Technology:         Apache Hive
Host Address:       Server name or IP address
Host Port:          Port number, e.g. 10000
Database Name:      Schema that contains the source data
User Name:          Database user name
User Password:      Password for the user
Profiling Mode:     The profiling mode determines how digna processes data and calculates metrics:
                    - Standard: Metrics are calculated directly on the source tables without copying the data.
                    - Permanent: Data for the inspected day is copied into a permanent table, and metrics are calculated on the copied data.
                    - Session: Data is copied into a session or temporary table, and metrics are calculated on this temporary data.
Work Schema Name:   When using "Permanent" profiling mode, work tables will be placed in this schema.
Use ODBC:           Disabled (default)

ODBC Driver

The ODBC driver may support a broader range of authentication and connectivity options. This section focuses on password-based authentication using the driver Cloudera ODBC Driver for Apache Hive.

1. Install the ODBC Driver

Install the Cloudera ODBC Driver for Apache Hive (or similar) by following the vendor’s official installation guide.

2. Configure the ODBC Data Source

Follow these steps to configure a new ODBC data source using password-based authentication:

Step 1

Step 1

Step 2 – Test the connection

Provide the password and click Test button.

Step 2

After a successful test, click the OK button.


Now you can configure digna to use the ODBC connection, either with a DSN (Data Source Name) or a DSN-less setup.


A. DSN-Based Configuration

digna Configuration

In the "Create a Database Connection" screen, provide the following:

Name:               Name of the connection.
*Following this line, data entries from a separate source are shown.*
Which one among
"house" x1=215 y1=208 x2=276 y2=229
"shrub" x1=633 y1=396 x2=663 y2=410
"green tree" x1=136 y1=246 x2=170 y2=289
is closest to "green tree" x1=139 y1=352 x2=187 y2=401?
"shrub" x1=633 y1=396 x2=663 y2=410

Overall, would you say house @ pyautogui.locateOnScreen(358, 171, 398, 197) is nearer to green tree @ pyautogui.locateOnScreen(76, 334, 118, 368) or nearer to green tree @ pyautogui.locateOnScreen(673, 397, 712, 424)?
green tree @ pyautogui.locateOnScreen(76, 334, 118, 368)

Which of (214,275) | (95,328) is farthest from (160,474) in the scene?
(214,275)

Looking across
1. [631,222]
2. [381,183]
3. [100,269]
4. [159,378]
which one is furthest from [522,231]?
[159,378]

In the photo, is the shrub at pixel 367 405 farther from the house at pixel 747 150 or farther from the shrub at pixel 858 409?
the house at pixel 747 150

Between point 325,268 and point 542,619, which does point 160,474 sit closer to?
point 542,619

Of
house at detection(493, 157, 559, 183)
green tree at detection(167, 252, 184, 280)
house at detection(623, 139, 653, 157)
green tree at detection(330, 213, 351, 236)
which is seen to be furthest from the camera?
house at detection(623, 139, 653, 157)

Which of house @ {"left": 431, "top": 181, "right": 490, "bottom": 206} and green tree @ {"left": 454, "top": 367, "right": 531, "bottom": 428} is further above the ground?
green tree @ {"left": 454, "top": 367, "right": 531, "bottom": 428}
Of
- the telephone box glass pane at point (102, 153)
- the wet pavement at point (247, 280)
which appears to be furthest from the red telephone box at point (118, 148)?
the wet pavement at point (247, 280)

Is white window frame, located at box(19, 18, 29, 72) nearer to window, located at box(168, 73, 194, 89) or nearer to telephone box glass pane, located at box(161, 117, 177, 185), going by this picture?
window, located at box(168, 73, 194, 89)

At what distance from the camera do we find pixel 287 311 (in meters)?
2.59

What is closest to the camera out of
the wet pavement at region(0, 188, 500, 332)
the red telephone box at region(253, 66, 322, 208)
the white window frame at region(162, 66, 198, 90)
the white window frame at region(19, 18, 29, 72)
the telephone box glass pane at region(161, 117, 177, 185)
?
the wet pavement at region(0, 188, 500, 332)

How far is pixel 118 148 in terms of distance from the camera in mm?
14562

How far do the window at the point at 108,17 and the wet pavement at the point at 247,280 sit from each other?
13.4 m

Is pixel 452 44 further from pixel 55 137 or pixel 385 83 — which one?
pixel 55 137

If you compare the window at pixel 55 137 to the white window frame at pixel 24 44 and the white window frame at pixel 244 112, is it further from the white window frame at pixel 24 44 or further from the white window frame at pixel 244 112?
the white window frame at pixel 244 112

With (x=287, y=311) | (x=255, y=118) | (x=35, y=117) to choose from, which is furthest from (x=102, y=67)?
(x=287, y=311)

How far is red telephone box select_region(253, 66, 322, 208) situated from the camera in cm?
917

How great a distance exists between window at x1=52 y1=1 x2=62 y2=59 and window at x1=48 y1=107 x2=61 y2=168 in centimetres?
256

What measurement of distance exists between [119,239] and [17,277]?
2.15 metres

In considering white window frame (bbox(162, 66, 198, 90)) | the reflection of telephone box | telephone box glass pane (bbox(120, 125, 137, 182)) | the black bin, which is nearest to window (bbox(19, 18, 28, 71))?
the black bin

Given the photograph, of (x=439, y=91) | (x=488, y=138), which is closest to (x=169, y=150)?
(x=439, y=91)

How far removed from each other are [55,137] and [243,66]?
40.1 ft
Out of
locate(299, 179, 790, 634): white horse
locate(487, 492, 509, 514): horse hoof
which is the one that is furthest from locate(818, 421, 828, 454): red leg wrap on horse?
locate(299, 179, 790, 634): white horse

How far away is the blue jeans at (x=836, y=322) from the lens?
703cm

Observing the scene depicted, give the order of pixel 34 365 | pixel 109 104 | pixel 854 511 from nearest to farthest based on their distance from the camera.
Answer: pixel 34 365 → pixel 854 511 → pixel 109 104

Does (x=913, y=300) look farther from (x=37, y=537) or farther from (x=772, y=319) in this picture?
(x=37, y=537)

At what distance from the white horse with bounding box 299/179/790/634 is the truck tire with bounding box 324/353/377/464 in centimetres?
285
This is used for referencing the connection in other screens.
Technology:         Apache Hive
Database Name:      Schema that contains the source data
Profiling Mode:     The profiling mode determines how digna processes data and calculates metrics:
                    - Standard: Metrics are calculated directly on the source tables without copying the data.
                    - Permanent: Data for the inspected day is copied into a permanent table, and metrics are calculated on the copied data.
                    - Session: Data is copied into a session or temporary table, and metrics are calculated on this temporary data.
Work Schema Name:   When using "Permanent" profiling mode, work tables will be placed in this schema.
Use ODBC:           Enabled

ODBC Properties

name: "DSN",            value: "*digna*data_hdp"
name: "PWD",            value: "{your password in curly braces}"

🔹 The DSN must match the name defined in your ODBC driver configuration.


B. DSN-less Configuration

digna Configuration

In the "Create a Database Connection" screen, provide the following:

Name:               Name of the connection. This is used for referencing the connection in other screens.
Technology:         Apache Hive
Database Name:      Schema that contains the source data
Profiling Mode:     The profiling mode determines how digna processes data and calculates metrics:
                    - Standard: Metrics are calculated directly on the source tables without copying the data.
                    - Permanent: Data for the inspected day is copied into a permanent table, and metrics are calculated on the copied data.
                    - Session: Data is copied into a session or temporary table, and metrics are calculated on this temporary data.
Work Schema Name:   When using "Permanent" profiling mode, work tables will be placed in this schema.
Use ODBC:           Enabled

ODBC Properties

name: "DRIVER",     value: "Cloudera ODBC Driver for Apache Hive"
name: "HOST",       value: "your server name or IP address"
name: "PORT",       value: "Port number, e.g. 10000"
name: "Schema",     value: "Schema that contains the source data"
name: "UID",        value: "your hive user'
name: "PWD",        value: "your hive password"
name: "AuthMech",   value: "3"